GIVEN TEXT:
◇ ◇ ◇ ◇ ◇

Help Us Stand Up to Authoritarianism: Become a Paid Subscriber This Holiday Season
Right-wing extremism is well funded. That means liberals can't afford to hold back if they want to win.
Liberal institutions don’t survive on good intentions alone. They survive only when people who believe in them decide they are worth defending.
For more than four years, The UnPopulist has been committed to one task: standing up to new and emerging forms of authoritarianism—and making the case for liberalism as the best framework for human freedom, dignity, and pluralism ever devised. We’ve done it without paywalls and without compromising our principles.
Today, as authoritarian pressures intensify and independent voices face growing political and economic threats, we are asking readers who value this work to help sustain it by becoming paid subscribers.
The UnPopulist launched in Sept. 2021 as a small newsletter. A little over four years later, it has grown into a full-spectrum publication reaching hundreds of thousands of readers every few months. Throughout that growth, we made a deliberate choice: everything we publish—every essay, podcast, and video—would remain freely accessible to anyone who wants to read, watch, or listen.

◇ ◇ ◇ ◇ ◇

PROVIDED DATA:
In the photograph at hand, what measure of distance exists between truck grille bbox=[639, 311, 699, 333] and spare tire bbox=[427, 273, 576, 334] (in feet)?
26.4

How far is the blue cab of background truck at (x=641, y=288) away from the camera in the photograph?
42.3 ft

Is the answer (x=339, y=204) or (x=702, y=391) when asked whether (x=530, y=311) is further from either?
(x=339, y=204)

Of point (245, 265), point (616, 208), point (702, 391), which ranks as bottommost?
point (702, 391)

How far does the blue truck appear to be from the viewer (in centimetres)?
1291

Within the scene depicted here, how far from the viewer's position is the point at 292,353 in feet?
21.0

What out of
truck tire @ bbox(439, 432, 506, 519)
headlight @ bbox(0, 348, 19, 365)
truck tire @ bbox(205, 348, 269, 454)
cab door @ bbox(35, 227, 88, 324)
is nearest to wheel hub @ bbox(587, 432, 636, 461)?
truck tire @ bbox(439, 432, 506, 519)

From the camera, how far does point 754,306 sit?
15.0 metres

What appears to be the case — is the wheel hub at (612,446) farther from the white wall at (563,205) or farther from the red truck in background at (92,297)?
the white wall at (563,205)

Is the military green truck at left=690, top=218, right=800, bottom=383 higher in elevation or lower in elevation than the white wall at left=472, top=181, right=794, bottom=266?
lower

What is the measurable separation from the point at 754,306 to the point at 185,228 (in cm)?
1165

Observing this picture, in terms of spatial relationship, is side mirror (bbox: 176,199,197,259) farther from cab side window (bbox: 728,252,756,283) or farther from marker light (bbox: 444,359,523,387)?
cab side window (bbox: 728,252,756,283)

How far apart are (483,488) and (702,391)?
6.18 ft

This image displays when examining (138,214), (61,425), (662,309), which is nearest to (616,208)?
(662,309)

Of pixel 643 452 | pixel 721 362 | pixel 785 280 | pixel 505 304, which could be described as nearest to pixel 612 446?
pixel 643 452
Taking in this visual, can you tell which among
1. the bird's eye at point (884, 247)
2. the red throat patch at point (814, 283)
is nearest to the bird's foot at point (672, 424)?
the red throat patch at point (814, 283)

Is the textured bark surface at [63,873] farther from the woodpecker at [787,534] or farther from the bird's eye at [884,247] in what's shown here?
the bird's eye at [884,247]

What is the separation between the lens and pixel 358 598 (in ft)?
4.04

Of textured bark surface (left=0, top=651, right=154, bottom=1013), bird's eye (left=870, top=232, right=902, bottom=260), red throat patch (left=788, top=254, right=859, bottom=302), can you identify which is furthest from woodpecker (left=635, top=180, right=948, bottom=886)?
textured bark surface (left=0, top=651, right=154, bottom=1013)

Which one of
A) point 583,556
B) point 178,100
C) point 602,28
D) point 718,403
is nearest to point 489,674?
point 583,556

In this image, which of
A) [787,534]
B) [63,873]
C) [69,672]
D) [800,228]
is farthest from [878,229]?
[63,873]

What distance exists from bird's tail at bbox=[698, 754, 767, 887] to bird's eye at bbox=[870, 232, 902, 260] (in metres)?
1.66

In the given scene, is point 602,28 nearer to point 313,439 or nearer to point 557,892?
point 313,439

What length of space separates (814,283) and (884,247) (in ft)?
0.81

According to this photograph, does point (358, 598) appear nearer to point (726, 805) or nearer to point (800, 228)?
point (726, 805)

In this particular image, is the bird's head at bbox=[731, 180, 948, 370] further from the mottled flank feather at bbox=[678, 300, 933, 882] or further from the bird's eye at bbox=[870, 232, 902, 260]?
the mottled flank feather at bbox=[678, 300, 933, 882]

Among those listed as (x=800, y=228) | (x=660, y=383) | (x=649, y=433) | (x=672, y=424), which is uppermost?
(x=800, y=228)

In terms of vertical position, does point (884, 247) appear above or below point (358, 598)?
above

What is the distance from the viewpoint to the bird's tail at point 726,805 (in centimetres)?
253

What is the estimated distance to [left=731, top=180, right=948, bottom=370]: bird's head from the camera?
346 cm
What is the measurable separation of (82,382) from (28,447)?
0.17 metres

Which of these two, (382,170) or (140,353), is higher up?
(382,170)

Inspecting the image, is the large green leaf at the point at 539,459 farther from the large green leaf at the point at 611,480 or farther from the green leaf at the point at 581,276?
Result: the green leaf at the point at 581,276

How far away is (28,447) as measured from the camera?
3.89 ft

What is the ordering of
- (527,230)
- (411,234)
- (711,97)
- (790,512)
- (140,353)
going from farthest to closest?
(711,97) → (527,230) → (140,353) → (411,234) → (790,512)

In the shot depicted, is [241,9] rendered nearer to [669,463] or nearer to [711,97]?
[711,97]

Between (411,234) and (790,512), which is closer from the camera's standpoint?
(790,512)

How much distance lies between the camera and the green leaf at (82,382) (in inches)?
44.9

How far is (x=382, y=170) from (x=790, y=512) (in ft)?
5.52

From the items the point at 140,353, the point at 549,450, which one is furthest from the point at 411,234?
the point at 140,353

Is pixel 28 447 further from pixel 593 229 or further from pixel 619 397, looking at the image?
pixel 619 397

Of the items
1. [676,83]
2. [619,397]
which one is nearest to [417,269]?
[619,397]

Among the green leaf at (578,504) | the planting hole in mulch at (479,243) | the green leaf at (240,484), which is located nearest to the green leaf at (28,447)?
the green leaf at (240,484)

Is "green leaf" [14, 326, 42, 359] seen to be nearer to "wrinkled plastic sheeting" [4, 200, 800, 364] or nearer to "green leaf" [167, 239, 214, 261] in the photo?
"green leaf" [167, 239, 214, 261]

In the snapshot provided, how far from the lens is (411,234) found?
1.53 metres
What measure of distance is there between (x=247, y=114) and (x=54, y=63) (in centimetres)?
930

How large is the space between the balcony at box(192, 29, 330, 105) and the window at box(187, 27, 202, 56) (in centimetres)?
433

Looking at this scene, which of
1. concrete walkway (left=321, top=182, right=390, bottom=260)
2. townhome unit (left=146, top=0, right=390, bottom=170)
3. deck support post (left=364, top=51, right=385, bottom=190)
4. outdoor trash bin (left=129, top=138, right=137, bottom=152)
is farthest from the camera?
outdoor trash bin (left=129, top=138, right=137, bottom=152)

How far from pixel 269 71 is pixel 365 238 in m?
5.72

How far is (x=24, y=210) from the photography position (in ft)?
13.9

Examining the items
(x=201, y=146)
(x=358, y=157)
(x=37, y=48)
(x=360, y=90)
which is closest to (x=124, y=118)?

◇ ◇ ◇ ◇ ◇

WHAT YOU WILL DO: Pull out the passage of the subscriber appeal from "Help Us Stand" up to and including "want to win.", copying it word for word. You won't need the material for this.

THE ANSWER:
Help Us Stand Up to Authoritarianism: Become a Paid Subscriber This Holiday Season
Right-wing extremism is well funded. That means liberals can't afford to hold back if they want to win.